What precisely, did Monday night’s House of Commons vote to recognise a Palestinian state change? Did it change the British government’s view? Did it give – or take – legitimacy away from anything or anybody? Did it spur one side on, or place constructive pressure on both?
The emphatic answer to all these questions is no.
The best that can be said is that it has crystallised the idea that Britain supports a two-state solution – which, of course, we already knew, and which the vast majority of the Jewish community agrees with.
Unfortunately, one of the only things the vote does is highlight how far we are from this.
Even Sir Malcolm Rifkind, a distinguished parliamentary supporter of a Palestinian state, said: “You do not recognise a state which has not yet got the fundamental ingredients that a state requires.”
How true.

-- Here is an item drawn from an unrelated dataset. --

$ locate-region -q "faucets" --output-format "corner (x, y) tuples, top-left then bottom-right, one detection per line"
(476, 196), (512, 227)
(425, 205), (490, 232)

The current Palestinian government includes figures who unapologetically stand shoulder-to-shoulder with terrorists. And even those who prefer the role of the pen to the rocket-propelled grenade want millions of Palestinians to return to Israel.
It’s simply not feasible.
Another important aspect this vote emphasises is the stark difference of opinion on the issue within the Labour Party.
Strict instructions to support the motion were flatly rejected by several MPs who conspicuously stayed away, viewing the order as a departure from policy and a move towards unilateralism.
One of the clearest indicators of nuance on this subject was provided by Shadow Foreign Secretary Douglas Alexander, who also recognised the importance of timing, saying that a Labour government wouldn’t necessarily recognise Palestine immediately on coming to office.
Israel’s supporters have every right to be concerned about why the party felt it necessary to go out of its way to crack the whip, especially given that doing so would risk exposing rifts in its own ranks.
Indeed, the proof was in the pudding – one in four Labour MPs didn’t turn up.
This only adds to deepening concern felt towards by Israel supporters, many of whom are still raw over leader Ed Miliband’s sweeping criticism of Israeli military action during Operation Protective Edge.
The same Ed Miliband who will be hoping times change in May, when we come to vote.